Library Director Dave Cubie spoke at the meeting on behalf of himself and library board of trustees President Marge Mingin, asking the council to approve the resolutions to move forward with the process.

“The 10 Rooney Circle site will provide more space in the geographic center of town with more parking, safe spaces for outdoor reading and programming for children, and major technology upgrades and services so necessary for the changes within our society,” Cubie said at the meeting. “We are proud to support an overall project that will also create 65 affordable housing units at our current location.”

Several residents asked the council to vote down the resolutions at the meeting.

“I am completely surprised that just 11 days later that you the council have it back on your agenda to revisit this and to authorize yet another $30,000 for yet another planner to prove that Executive Drive is in need of redevelopment. The court has already answered that question,” resident Joyce Rudin said. “Who in the public is clamoring for this? Who amongst the voters in West Orange besides the developers? I haven’t seen the evidence of this, and I don’t think it’s a worthy project to move a library which is in walking distance to those people who most need the library.”

Gary Van Wyck said a PILOT should not be given to the developers in a time when many have lost their jobs. While neither resolution addressed PILOTs, they also didn’t rule one out.

“I think we should look at the ethics and economic imperative of granting those tax breaks at this stage if we are revisiting Executive Drive,” Van Wyck said. “I strongly recommend that everybody on the council takes to heart our soaring tax burden in West Orange and leave the owners to develop that property on their own dime instead of on ours.”

Matute-Brown, who voted in favor of the original redevelopment plan, said she wasn’t comfortable with moving forward on the redevelopment plan so soon after the appellate court’s decision.

“A lot of things have changed, and that also includes the world that we live in today,” she said at the meeting. “I feel a little rushed in this decision before the council. We don’t know what post-COVID looks like. I am not comfortable in this space right now, with this just being 11 days out.”

Krakoviak did not vote in favor of the original plan.

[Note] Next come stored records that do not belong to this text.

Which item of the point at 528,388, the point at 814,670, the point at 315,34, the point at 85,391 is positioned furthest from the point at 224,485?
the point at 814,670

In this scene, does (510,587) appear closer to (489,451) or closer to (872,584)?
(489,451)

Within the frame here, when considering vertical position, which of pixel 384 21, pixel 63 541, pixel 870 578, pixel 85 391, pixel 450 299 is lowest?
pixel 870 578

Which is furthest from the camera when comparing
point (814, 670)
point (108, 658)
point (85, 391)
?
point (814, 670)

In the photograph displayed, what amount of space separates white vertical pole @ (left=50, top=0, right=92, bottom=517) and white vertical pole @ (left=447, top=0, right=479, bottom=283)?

“There’s absolutely no reason that they can’t do it themselves,” he said of redevelopers. “I’m a big proponent of the library. I support an improved, expanded, modernized library. But that library does not have to be held hostage to a PILOT. If that’s the building that we think we should get, we should start negotiating for it.”

Council President Michelle Casalino, Councilwoman Susan McCartney and Councilman Jerry Guarino want to continue pursuing the project.

“We have to look at the whole thing, at what it will do in the long run,” Guarino said. “I’d like to see if it’s feasible.”